Intel's Communications Effect

A great article in Fortune on Intel's investments into greater manufacturing capacity and Digital Signal Processors (DSPs).

"...the telecom industry has never really benefited from Moore's Law because most of those proprietary network processors weren't made in large enough volumes to warrant leading-edge manufacturing technology. A standard part made with state-of-the-art manufacturing technology, coupled with a set of standard programming tools that are derived from PC software tools, could finally bring Moore's Law to telecom," said Sean Maloney, executive vice president for the Intel Communications Group.

Actually, Telecom has achieved Moore's Law in optical transport; price/performance gains below Layer 3 that accellerated the supposed bandwidth glut.  This helped foster a new traffic engineering paradigm, achiving service quality through over-provisioning capacity (vs. centralized intelligent management of channelized capacity).

If you assume Intel brings Moore's Law to Layer 3 and up, it would change the way traffic is engineered.  It might bring down the hop-tax for traffic.  It might allow scalable intelligence to be applied at edge devices without the cost of complexity.  It might allow quality to be guaranteed through techniques that have yet to be widely deployed like MPLS.  All while decreasing the cost of boxes that are the vast majority of carrier CapEx.

The problem is telecom CapEx is that the markets are not going to allow capacity in excess.  Smart and faster builds according to pre-sales will be required.  And over-provisioning capacity to assure quality will be called into question.  If Moore's Law brings down the cost of boxes and systems houses like Cisco enable more granular upgrade paths, a more variable cost structure will emerge that can be accepted by the markets.

But the problem with the service provider business model isn't just CapEx, its OpEx, namely people and billing.  SG&A costs that average at 25% of revenues, the highest of any industry.  And billing costs at 20%.  If telecom is to become sustainable, software solutions to this problem are the key.

Perhaps looking to the IT industry's experience with Moore's Law provides insight into the changes to come.  When Moore's Law drives the physical commoditization of Datacommodities (storage and processing in IT), first as hardware solutions (PCs) and then as services (utility computing), players change roles.  Intel increasingly takes on the functions of system houses (IBM, Sun, HP).  Systems houses move into software (data center virtualization, utility computing, autonomic computing).  Software providers move into services (IBM's acquisition of PWC consulting, HP/Compaq merger driven by services).

- [ENTRIES]
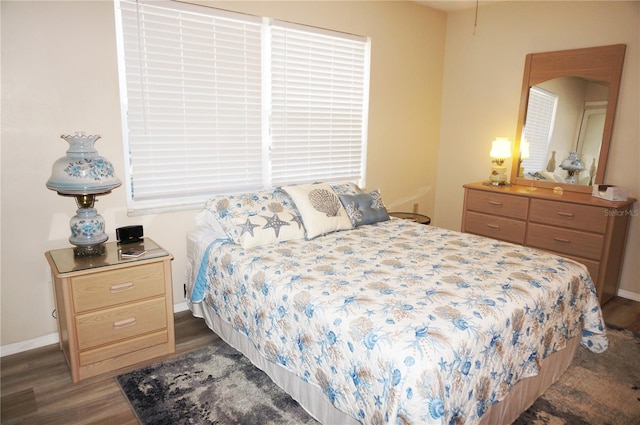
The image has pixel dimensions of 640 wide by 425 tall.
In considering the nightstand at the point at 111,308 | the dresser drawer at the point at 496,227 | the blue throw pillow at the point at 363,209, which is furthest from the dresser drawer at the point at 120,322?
the dresser drawer at the point at 496,227

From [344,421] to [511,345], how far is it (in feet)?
2.66

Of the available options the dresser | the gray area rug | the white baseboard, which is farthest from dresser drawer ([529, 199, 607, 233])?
the white baseboard

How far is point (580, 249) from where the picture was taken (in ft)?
11.1

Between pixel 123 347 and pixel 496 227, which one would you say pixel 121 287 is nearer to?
pixel 123 347

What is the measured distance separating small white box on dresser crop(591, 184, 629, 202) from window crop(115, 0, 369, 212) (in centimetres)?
218

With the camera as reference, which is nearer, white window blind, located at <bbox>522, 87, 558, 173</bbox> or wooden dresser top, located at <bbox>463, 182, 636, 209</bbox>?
wooden dresser top, located at <bbox>463, 182, 636, 209</bbox>

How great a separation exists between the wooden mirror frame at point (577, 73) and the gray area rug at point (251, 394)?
1.76 m

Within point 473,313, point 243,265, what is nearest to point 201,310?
point 243,265

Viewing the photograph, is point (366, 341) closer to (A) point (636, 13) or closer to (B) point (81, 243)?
(B) point (81, 243)

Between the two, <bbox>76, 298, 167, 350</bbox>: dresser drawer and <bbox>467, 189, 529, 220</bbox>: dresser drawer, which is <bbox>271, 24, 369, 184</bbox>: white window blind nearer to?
<bbox>467, 189, 529, 220</bbox>: dresser drawer

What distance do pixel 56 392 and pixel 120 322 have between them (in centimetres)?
45

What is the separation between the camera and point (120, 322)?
2383 millimetres

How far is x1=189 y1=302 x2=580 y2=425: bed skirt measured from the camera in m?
1.87

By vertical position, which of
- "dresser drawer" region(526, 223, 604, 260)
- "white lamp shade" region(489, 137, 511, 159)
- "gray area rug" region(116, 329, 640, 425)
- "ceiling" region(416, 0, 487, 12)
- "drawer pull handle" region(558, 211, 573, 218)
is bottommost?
"gray area rug" region(116, 329, 640, 425)
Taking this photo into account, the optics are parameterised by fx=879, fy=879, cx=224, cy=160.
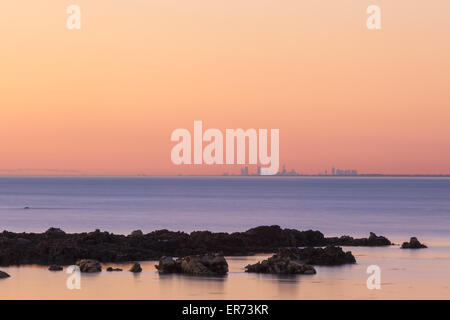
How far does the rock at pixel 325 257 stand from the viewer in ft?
175

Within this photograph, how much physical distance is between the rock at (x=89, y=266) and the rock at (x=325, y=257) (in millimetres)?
12007

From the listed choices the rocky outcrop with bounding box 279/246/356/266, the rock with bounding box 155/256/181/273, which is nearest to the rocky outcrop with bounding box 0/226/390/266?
the rock with bounding box 155/256/181/273

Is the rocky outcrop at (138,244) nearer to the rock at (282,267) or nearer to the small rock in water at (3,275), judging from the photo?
the small rock in water at (3,275)

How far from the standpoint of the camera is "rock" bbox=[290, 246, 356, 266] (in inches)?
2096

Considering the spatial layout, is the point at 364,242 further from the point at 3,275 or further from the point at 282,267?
the point at 3,275

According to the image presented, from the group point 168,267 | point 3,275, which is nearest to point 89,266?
point 168,267

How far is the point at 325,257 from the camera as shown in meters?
53.7

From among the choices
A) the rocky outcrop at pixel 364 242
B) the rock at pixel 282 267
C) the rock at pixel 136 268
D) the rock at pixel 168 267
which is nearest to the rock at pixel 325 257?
the rock at pixel 282 267

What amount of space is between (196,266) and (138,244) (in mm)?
11096

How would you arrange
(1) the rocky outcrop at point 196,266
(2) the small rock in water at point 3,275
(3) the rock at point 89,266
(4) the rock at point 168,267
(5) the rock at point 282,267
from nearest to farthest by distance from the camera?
(2) the small rock in water at point 3,275, (1) the rocky outcrop at point 196,266, (4) the rock at point 168,267, (5) the rock at point 282,267, (3) the rock at point 89,266

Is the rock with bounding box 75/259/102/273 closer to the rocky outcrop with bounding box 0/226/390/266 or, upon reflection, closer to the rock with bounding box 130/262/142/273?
the rock with bounding box 130/262/142/273

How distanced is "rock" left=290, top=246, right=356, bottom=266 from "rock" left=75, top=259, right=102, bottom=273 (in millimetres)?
12007
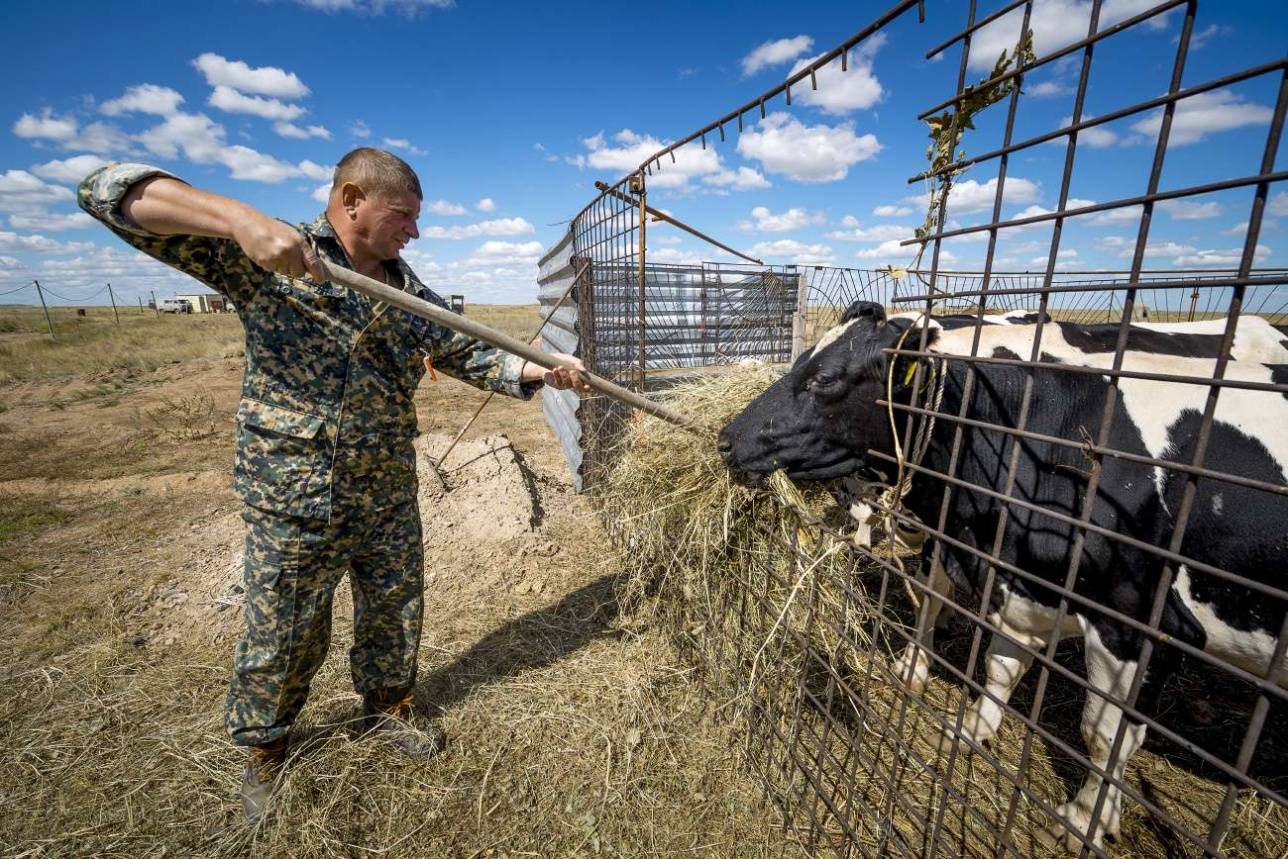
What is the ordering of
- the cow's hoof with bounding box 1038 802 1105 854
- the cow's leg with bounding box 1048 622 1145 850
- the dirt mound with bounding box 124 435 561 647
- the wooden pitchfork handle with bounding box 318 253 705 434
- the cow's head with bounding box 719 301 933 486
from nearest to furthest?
the wooden pitchfork handle with bounding box 318 253 705 434 → the cow's leg with bounding box 1048 622 1145 850 → the cow's hoof with bounding box 1038 802 1105 854 → the cow's head with bounding box 719 301 933 486 → the dirt mound with bounding box 124 435 561 647

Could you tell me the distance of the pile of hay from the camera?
218cm

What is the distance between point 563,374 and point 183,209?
149 centimetres

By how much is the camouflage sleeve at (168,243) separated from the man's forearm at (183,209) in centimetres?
3

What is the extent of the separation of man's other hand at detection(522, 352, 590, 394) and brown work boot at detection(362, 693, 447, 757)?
179cm

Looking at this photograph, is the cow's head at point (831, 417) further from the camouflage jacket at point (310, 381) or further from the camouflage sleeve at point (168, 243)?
the camouflage sleeve at point (168, 243)

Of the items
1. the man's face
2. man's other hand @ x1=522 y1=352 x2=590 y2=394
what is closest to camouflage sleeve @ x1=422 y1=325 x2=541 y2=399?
man's other hand @ x1=522 y1=352 x2=590 y2=394

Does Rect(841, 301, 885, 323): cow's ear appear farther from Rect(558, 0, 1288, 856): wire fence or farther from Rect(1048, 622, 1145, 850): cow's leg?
Rect(1048, 622, 1145, 850): cow's leg

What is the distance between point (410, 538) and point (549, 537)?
2493 millimetres

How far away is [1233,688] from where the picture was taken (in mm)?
3420

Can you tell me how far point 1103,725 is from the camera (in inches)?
89.9

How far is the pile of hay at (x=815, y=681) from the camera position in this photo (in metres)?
2.18

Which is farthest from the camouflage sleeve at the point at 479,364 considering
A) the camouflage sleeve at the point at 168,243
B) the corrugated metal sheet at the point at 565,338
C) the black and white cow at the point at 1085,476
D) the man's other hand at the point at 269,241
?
the corrugated metal sheet at the point at 565,338

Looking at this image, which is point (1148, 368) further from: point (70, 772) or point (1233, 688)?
point (70, 772)

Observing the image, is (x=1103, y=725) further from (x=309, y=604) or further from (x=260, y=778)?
(x=260, y=778)
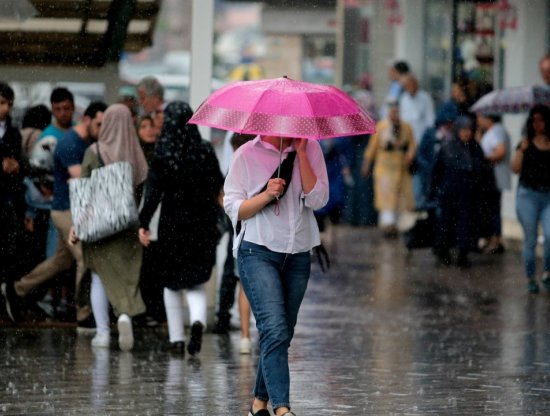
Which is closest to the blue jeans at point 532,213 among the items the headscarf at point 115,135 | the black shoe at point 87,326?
the black shoe at point 87,326

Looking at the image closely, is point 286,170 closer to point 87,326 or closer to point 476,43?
point 87,326

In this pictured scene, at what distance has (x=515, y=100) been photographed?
54.4ft

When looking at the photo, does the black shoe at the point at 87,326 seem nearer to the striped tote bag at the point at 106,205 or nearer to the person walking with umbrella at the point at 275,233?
the striped tote bag at the point at 106,205

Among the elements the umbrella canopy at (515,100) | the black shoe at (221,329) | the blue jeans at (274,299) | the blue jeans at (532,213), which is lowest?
the black shoe at (221,329)

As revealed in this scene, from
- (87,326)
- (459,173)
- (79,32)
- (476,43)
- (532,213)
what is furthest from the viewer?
(476,43)

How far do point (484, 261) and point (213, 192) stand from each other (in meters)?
7.72

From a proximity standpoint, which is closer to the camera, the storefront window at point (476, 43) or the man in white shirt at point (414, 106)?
the man in white shirt at point (414, 106)

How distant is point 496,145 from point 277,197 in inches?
413

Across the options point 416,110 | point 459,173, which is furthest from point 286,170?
point 416,110

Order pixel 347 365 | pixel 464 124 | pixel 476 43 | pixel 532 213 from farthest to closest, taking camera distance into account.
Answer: pixel 476 43, pixel 464 124, pixel 532 213, pixel 347 365

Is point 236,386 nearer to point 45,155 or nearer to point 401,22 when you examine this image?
point 45,155

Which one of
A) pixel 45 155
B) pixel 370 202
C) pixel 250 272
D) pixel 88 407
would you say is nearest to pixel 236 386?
pixel 88 407

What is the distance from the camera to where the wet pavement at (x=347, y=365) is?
28.6ft

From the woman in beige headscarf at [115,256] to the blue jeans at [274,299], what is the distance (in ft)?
10.0
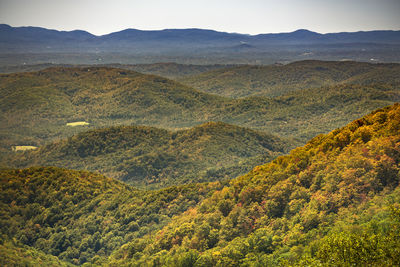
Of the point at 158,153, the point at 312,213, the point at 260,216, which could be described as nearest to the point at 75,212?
the point at 260,216

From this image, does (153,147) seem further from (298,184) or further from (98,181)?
(298,184)

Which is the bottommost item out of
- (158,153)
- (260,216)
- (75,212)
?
(158,153)

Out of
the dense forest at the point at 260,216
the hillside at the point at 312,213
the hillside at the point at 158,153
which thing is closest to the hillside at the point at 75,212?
the dense forest at the point at 260,216

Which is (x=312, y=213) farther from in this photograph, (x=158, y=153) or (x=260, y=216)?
(x=158, y=153)

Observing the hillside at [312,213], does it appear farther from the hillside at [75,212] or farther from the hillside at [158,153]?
the hillside at [158,153]

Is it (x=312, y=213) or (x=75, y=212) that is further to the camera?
(x=75, y=212)

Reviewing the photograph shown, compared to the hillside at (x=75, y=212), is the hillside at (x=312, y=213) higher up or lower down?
higher up

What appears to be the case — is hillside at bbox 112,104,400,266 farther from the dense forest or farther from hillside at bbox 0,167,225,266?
hillside at bbox 0,167,225,266
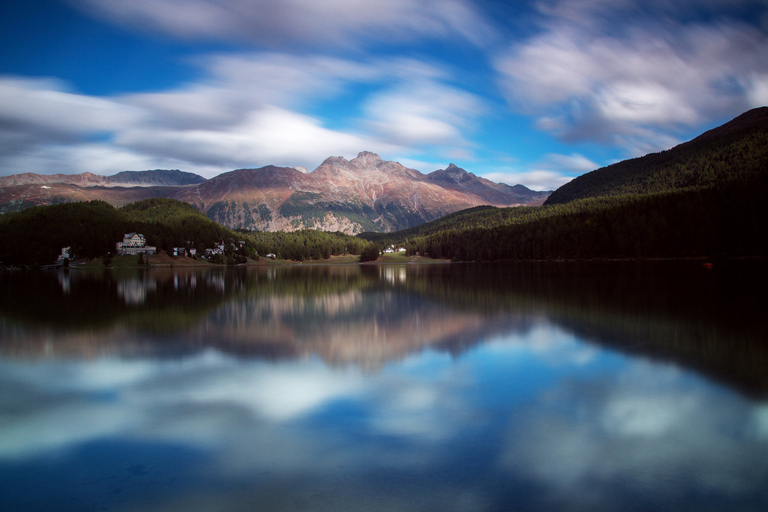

- [STATED TASK 1]
Answer these questions from the post on Intel and telecom:
(a) What position does Sean Maloney hold?
(b) What share of revenues do SG&A costs average for service providers?
(c) Which IBM acquisition is cited as an example of software providers moving into services?
- [STATED TASK 2]
Translate this sentence from the post on Intel and telecom into Spanish: "It might allow scalable intelligence to be applied at edge devices without the cost of complexity."
- [STATED TASK 3]
Write what comes next in the post on Intel and telecom, starting after its final sentence.
The rows come from a separate source and have no connection to the post on Intel and telecom.

- [EXERCISE RESPONSE 1]
(a) Executive vice president for the Intel Communications Group.
(b) 25%.
(c) IBM's acquisition of PWC consulting.

- [EXERCISE RESPONSE 2]
Podría permitir que se aplique inteligencia escalable en los dispositivos de borde sin el costo de la complejidad.

- [EXERCISE RESPONSE 3]
If Moore's Law drives the physical commoditization of the other Datacommodity, bandwidth, it will accelerate a similar shift.  Intel will increasing fabricate the engineering functions previously provided by system houses like Cisco, Lucent and Nortel.  As network elements are built upon a defacto standard set of components, they too will trend towards commoditization.  Increasing intelligence in network elements will allow greater virtualization for management.  As margins errode in their core business, systems houses will further standardize element interface and open their operating systems to eliminate their barrier to entry OSS (proprietary element management) [admittedly this is the weakest link in the scenario].  Systems houses will be well positioned to offer new network management platforms and move up the value chain.  Virtualization and autonomic techniques will drive down cost of people and billing.  Software providers will increasingly move into services (similar to what CDN & VPN providers have done).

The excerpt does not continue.